What stays on your laptop, what touches our server, and a straight word on the AI.
Stored in a SQLite file inside your app folder. We can't read it. Wipe the file, it's gone.
Just enough to keep your licence honest and the AI features working. No analytics, no trackers, no resale.
Every pitch you send goes straight from your Gmail to the employer. Bushpass is the typewriter that helps you draft, queue and log them. Your Gmail is the postbox. We never see, store or relay the message.
Translation: Bushpass works on a plane, on a 4G hotspot in the middle of WA, and at the back of a hostel where the WiFi only does Facebook.
CV polish, email rewriter, payslip scanner, eligibility checks. All of it runs through a regular language model. Clever, yes. Perfect, no.
It can get a date wrong or miss context. Always read before you save or send. Treat its take as a mate's opinion at the pub, not gospel. We tell you this on page one of the app too.
Gatekeeper, the macOS security layer, shows a “cannot verify this app” dialog on first launch for any app it hasn’t seen before. On macOS Tahoe (26.x) the supported approval path is System Settings → Privacy & Security → Open Anyway. Standard behaviour for any small-shop desktop app without an Apple Developer ID.

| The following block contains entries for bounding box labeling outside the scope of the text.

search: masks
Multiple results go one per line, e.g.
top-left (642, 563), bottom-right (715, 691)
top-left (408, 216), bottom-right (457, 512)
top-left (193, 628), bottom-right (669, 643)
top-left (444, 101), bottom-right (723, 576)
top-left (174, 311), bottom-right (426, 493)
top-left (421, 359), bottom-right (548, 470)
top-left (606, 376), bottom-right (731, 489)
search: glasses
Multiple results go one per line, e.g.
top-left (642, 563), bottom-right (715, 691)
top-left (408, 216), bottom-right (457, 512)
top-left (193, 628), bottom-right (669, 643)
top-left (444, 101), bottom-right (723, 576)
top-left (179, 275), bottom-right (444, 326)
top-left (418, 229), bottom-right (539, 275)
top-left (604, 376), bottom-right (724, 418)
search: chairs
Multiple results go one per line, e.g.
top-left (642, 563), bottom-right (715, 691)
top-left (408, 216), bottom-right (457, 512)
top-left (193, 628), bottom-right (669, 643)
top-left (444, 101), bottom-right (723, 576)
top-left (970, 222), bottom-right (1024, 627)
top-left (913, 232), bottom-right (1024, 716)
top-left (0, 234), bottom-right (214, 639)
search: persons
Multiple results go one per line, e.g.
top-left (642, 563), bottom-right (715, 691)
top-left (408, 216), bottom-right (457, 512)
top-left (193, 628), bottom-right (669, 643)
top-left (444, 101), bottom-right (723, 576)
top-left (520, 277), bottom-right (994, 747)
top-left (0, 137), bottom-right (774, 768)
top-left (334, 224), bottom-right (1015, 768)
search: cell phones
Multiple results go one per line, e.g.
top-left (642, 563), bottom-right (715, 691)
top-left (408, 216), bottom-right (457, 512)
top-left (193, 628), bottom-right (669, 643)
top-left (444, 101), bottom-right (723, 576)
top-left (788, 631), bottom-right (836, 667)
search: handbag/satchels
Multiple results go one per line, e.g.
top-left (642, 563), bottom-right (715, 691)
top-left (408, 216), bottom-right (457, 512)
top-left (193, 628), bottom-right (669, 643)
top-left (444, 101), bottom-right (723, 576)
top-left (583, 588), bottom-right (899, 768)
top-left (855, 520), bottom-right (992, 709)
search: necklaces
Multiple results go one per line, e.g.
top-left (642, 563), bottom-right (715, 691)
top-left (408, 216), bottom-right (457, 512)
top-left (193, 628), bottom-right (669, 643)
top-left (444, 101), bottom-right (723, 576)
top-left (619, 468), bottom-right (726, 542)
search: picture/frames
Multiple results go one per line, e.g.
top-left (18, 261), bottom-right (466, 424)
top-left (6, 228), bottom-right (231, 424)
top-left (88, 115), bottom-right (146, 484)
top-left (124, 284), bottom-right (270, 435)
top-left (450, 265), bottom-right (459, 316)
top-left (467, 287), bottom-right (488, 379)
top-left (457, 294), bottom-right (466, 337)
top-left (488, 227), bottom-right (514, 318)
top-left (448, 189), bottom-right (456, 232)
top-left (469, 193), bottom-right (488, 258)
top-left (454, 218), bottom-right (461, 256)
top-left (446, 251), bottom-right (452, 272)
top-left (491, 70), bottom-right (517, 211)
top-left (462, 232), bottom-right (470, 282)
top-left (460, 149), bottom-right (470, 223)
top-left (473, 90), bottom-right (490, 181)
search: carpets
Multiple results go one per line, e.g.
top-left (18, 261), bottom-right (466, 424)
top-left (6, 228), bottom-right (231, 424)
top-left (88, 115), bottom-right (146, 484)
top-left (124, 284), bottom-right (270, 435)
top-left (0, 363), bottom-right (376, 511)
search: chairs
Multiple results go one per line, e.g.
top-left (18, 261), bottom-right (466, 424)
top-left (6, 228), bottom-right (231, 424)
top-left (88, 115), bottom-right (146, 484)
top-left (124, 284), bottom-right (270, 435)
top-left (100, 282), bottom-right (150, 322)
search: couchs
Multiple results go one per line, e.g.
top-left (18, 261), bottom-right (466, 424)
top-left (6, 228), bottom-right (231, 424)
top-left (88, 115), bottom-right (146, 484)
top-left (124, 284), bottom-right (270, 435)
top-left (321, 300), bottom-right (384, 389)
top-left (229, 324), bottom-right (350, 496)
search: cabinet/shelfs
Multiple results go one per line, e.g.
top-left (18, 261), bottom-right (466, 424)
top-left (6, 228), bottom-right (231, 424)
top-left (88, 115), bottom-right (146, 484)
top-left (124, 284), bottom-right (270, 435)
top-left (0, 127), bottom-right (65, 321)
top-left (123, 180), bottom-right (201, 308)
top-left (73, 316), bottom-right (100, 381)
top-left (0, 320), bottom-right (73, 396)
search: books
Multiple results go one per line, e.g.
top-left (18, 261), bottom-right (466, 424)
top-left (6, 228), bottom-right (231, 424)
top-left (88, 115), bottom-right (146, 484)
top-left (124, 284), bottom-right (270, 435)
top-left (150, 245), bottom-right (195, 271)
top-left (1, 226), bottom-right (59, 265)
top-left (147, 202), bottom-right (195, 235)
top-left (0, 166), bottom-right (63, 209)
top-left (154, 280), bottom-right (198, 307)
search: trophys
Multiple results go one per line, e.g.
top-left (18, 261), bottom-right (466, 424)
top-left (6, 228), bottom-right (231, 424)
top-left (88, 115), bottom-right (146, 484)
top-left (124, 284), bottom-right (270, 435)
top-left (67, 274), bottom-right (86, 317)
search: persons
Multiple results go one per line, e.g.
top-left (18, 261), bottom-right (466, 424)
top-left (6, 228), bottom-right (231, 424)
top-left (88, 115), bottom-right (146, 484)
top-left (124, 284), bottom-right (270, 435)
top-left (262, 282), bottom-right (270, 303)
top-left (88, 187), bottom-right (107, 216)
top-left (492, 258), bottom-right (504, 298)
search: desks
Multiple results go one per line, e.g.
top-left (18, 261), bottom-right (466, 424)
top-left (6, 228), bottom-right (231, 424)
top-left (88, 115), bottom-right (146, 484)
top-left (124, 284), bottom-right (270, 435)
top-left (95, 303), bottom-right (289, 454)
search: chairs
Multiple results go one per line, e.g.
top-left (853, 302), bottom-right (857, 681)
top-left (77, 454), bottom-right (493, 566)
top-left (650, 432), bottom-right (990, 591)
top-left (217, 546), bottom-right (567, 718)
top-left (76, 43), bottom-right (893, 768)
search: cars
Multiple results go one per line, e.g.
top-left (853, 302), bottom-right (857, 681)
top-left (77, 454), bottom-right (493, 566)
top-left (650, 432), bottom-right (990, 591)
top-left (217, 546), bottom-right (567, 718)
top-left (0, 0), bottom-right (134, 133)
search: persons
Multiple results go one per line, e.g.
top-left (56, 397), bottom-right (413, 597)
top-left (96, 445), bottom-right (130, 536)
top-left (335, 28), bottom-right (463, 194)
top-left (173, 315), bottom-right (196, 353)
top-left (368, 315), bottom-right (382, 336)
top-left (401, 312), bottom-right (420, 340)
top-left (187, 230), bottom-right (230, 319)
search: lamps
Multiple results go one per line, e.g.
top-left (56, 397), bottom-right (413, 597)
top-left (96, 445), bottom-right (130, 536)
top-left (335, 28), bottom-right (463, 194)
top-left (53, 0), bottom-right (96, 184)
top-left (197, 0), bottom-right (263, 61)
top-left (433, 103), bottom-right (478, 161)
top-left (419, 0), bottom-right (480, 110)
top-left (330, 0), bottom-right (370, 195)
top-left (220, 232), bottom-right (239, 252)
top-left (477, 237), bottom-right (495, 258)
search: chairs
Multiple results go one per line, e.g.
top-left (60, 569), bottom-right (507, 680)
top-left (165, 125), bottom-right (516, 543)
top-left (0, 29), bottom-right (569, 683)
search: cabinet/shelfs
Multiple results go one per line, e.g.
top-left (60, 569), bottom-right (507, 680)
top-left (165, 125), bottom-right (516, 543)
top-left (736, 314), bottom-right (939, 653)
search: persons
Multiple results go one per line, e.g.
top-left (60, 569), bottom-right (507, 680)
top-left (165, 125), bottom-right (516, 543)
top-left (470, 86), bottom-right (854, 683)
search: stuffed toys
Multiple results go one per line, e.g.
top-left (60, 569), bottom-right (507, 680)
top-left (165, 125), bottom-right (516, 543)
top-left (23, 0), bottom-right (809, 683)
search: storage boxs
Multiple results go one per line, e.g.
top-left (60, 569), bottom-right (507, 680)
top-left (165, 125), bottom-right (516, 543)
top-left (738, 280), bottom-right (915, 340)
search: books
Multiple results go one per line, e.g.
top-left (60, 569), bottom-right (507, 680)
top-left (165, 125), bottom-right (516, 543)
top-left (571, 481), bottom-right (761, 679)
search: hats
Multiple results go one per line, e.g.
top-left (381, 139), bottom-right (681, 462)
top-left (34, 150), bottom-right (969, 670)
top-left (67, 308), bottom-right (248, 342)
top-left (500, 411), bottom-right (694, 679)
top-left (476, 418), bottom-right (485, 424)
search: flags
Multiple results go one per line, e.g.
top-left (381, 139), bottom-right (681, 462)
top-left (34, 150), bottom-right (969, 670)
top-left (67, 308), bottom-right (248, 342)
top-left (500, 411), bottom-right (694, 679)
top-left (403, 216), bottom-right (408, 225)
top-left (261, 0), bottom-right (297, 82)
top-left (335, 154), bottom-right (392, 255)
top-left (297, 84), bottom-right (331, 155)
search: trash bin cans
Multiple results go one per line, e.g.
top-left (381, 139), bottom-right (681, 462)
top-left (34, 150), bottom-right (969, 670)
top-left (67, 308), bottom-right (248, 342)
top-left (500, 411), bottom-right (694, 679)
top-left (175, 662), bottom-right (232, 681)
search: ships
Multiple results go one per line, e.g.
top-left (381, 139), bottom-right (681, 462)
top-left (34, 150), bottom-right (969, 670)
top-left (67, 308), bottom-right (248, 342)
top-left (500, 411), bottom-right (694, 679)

We walk through the exact clicks on the install page. ~30 seconds, you only do it once per Mac. From the second launch onward, Bushpass behaves like any other app.
“Apple could not verify Bushpass is free of malware.”
Click Done, open System Settings → Privacy & Security, scroll to the Security block, click Open Anyway. Relaunch, click Open. Forever clean from there.
The full data-handling story is in the privacy policy. The legal fine print sits in the terms of service. Both kept short and skimmable, no Latin.